Educational gap poses a threat to U.S. future

Published: Monday, April 11 2005 12:00 a.m. MDT

"Thirty years from now, what do we want our grandchildren to say we did to improve education for them and their children?"

That is the question our elected leaders might want to ask themselves as they deliberate the No Child Left Behind (NCLB) legislation.

Will it be that they stood up to the feds and fought the good battle that helped renew America's educational system so it could successfully compete in their ever-changing world?

Globalization has leveled the economic playing field. All nations and individuals have access to information, the ability to communicate and are able to compete on an equal basis. Our nation's challenge is to develop knowledgeable individuals by giving them the skills necessary to succeed in today's world where everyone is connected — and wireless at that.

The United States is losing ground while other nations are making rapid progress in the world marketplace.
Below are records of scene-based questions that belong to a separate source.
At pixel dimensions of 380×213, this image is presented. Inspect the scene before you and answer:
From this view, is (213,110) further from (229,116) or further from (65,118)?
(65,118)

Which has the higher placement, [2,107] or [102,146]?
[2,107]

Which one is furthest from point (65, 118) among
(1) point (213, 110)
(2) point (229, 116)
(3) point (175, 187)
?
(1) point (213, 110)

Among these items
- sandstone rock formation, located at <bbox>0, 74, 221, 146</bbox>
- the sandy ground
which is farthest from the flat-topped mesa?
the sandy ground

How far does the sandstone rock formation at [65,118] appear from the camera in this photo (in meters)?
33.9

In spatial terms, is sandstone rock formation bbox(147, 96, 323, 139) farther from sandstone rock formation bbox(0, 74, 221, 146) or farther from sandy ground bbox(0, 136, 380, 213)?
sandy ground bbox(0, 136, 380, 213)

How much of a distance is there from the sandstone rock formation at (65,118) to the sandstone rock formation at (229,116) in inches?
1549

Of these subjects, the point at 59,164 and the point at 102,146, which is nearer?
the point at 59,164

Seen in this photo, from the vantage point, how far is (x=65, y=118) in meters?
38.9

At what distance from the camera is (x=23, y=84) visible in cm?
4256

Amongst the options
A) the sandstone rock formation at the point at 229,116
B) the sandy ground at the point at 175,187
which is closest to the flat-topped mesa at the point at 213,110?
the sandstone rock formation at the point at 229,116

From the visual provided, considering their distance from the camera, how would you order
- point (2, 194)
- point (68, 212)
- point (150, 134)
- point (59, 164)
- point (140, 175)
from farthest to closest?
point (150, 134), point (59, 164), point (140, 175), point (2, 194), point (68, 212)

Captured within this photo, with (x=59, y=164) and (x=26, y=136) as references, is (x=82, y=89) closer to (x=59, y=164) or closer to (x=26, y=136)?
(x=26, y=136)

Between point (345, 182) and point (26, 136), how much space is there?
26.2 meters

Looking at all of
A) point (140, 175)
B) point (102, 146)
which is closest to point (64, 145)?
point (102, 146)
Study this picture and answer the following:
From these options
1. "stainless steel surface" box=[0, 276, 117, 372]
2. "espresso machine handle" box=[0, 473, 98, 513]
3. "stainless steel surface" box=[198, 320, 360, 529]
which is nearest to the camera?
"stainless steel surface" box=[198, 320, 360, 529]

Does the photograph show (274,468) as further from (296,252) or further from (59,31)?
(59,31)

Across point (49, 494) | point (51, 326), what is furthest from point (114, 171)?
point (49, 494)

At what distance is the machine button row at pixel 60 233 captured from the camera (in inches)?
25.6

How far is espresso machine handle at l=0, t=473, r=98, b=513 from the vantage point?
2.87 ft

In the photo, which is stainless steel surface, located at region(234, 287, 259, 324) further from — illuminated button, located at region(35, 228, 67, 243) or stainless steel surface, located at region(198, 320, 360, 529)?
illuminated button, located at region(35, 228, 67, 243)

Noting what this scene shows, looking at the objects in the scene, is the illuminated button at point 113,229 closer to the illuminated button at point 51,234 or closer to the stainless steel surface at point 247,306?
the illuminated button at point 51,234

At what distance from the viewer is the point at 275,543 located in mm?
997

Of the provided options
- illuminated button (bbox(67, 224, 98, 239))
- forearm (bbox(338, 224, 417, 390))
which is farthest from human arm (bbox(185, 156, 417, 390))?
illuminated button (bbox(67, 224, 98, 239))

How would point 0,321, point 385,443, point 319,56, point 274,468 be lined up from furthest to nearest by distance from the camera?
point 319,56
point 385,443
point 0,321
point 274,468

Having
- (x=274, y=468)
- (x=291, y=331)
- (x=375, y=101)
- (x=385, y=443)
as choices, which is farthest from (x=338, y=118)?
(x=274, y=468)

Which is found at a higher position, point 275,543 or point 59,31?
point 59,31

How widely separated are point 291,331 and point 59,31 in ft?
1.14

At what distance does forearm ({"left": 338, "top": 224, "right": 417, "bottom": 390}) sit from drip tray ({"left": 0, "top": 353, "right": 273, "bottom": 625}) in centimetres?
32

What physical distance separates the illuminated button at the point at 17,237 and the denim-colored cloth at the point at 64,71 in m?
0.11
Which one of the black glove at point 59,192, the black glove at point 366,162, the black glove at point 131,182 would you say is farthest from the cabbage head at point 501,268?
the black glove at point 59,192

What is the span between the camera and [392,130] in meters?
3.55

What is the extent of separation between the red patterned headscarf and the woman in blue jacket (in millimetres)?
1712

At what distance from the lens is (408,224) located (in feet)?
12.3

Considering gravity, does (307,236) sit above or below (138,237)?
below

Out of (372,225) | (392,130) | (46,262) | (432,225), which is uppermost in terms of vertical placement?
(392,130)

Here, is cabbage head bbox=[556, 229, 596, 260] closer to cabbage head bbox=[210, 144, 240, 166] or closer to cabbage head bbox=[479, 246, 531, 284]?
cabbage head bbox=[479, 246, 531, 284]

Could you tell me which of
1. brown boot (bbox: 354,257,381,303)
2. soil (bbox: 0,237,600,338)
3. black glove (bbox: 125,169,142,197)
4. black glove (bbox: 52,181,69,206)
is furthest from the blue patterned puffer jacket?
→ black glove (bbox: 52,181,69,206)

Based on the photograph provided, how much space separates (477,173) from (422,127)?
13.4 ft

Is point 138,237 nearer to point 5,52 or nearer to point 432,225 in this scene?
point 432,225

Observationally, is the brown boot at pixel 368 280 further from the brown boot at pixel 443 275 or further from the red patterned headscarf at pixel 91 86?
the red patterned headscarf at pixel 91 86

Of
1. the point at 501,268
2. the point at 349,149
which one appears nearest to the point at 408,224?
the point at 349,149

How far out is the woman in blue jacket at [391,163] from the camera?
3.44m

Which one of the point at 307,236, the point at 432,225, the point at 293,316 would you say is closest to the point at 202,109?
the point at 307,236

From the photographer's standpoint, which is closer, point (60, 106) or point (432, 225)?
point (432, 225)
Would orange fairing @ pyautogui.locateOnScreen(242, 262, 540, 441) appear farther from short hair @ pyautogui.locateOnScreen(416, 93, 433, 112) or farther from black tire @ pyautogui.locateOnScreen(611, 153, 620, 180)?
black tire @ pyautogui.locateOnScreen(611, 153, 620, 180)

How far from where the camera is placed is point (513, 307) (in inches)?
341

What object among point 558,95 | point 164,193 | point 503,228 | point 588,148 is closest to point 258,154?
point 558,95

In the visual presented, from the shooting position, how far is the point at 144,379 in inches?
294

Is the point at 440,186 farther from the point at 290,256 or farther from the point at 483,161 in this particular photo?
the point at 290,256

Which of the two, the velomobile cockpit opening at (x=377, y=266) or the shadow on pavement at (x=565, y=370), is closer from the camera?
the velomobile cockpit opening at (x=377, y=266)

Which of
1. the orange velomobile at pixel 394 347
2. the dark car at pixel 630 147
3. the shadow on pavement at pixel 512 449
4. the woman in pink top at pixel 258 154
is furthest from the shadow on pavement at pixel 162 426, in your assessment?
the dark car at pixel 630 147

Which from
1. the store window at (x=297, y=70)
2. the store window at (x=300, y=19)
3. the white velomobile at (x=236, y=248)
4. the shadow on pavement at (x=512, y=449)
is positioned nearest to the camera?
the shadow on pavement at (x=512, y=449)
States spend more time in making minor repairs to an outdated system and having to fight the federal government's "one size fits all" regulations that focus on accountability followed with threats for non-compliance.

Thomas Friedman, quoting Shirley Ann Jackson, president of the American Association for the Advancement of Science, says, "We are in a quiet crisis, one that is eating away at America's scientific base . . . this could challenge our pre-eminence and capacity to innovate."
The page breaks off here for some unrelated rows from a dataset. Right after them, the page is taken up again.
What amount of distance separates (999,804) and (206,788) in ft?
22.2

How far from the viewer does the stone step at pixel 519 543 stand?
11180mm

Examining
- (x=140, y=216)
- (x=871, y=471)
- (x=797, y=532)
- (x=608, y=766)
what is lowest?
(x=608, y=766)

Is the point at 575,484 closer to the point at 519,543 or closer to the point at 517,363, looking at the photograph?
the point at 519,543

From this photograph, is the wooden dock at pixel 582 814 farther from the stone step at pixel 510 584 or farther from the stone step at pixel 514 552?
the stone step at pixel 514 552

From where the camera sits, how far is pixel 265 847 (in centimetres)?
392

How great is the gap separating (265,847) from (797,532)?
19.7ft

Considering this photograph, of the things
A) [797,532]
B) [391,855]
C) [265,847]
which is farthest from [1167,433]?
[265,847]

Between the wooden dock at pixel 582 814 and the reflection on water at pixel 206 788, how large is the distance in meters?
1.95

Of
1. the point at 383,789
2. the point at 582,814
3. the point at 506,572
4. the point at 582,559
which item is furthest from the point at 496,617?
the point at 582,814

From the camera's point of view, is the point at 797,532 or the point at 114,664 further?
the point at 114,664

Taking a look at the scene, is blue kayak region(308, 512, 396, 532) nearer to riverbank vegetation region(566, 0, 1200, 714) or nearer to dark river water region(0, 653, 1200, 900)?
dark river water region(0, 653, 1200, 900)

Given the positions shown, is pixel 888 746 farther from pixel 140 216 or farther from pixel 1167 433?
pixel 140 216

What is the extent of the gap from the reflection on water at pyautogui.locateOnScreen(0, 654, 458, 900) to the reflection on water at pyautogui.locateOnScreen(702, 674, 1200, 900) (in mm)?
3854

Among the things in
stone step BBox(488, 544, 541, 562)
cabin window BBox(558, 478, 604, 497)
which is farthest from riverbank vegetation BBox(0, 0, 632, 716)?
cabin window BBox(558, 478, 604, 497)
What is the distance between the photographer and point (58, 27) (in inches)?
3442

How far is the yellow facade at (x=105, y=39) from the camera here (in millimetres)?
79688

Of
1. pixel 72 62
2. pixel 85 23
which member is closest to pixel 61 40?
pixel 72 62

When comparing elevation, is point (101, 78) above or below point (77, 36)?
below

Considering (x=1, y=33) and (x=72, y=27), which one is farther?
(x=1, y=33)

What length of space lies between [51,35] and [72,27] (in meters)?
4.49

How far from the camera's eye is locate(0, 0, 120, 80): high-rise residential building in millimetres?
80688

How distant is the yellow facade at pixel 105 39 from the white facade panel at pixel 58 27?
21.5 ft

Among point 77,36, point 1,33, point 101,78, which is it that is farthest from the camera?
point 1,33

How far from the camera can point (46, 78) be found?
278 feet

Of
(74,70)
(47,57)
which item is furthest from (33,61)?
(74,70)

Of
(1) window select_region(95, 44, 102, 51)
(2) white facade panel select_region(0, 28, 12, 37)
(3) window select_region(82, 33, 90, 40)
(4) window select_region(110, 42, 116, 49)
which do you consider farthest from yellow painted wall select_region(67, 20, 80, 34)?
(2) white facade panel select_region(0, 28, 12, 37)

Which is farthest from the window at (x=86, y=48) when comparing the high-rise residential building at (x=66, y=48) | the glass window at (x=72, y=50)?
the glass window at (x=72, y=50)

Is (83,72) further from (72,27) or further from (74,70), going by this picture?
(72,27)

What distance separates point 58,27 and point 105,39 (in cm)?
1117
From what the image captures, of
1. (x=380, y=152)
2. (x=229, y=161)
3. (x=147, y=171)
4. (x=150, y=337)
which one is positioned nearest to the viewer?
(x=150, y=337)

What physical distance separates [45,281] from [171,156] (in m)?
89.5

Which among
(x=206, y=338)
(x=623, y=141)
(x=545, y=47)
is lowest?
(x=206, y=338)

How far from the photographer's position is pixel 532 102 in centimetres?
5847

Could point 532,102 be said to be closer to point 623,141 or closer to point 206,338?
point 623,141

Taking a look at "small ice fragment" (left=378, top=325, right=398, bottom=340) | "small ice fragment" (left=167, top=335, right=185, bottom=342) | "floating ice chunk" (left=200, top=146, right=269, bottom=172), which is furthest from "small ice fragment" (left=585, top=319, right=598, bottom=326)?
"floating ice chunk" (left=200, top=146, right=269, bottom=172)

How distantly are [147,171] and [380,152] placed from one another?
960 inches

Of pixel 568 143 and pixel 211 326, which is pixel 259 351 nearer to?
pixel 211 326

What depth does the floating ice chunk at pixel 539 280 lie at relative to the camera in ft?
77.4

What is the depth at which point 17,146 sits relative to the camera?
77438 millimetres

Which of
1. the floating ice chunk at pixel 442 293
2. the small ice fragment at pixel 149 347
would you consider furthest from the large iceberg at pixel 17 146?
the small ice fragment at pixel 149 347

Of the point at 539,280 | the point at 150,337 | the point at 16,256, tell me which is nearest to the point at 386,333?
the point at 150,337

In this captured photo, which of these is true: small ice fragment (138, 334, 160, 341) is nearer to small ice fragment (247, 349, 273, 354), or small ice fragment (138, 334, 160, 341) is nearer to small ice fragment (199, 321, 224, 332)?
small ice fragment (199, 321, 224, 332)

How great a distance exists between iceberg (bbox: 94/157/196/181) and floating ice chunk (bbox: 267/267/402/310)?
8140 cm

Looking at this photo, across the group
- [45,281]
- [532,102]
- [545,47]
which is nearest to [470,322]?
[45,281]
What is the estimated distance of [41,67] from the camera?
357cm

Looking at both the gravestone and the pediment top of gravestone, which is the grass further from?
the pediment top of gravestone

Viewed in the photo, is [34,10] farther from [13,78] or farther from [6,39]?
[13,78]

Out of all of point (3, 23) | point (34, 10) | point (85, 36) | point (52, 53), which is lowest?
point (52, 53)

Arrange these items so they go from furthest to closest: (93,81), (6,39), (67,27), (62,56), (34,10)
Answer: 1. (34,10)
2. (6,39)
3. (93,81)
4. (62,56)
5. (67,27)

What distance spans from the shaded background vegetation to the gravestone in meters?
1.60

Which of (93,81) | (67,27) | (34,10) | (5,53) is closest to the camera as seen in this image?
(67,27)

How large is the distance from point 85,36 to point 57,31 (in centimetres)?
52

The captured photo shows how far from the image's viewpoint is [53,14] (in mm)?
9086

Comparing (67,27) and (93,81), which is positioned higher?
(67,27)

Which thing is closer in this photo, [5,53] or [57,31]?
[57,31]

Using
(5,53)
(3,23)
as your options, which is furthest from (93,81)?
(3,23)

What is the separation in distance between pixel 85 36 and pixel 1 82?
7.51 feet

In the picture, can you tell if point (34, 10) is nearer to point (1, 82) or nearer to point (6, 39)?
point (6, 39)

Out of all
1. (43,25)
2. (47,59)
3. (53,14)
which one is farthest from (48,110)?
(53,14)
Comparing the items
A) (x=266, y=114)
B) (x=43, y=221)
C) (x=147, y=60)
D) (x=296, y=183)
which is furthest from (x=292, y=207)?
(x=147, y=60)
Friedman goes on to say, "The quiet crisis is the product of three gaps now plaguing American society": the "ambition gap" where Americans have gotten lazy and have a sense of entitlement; the "numbers gap" in that we are not producing enough engineers and scientists; and the "educational gap."

Friedman says, "No CEO wants to tell you . . . they are not just outsourcing to save on salary because they can often get better-skilled and more productive people than their American workers."

President Bush, in his rush to renew the nation's education system, ignored his own party's principles and tried to impose a system on states calling for more accountability and "highly qualified" teacher standards based on content but ignoring teaching skills. It failed to build upon his father's legacy that called for national education goals that included basic skills the business community was asking schools to develop — the ability to problem solve and to work in organizations.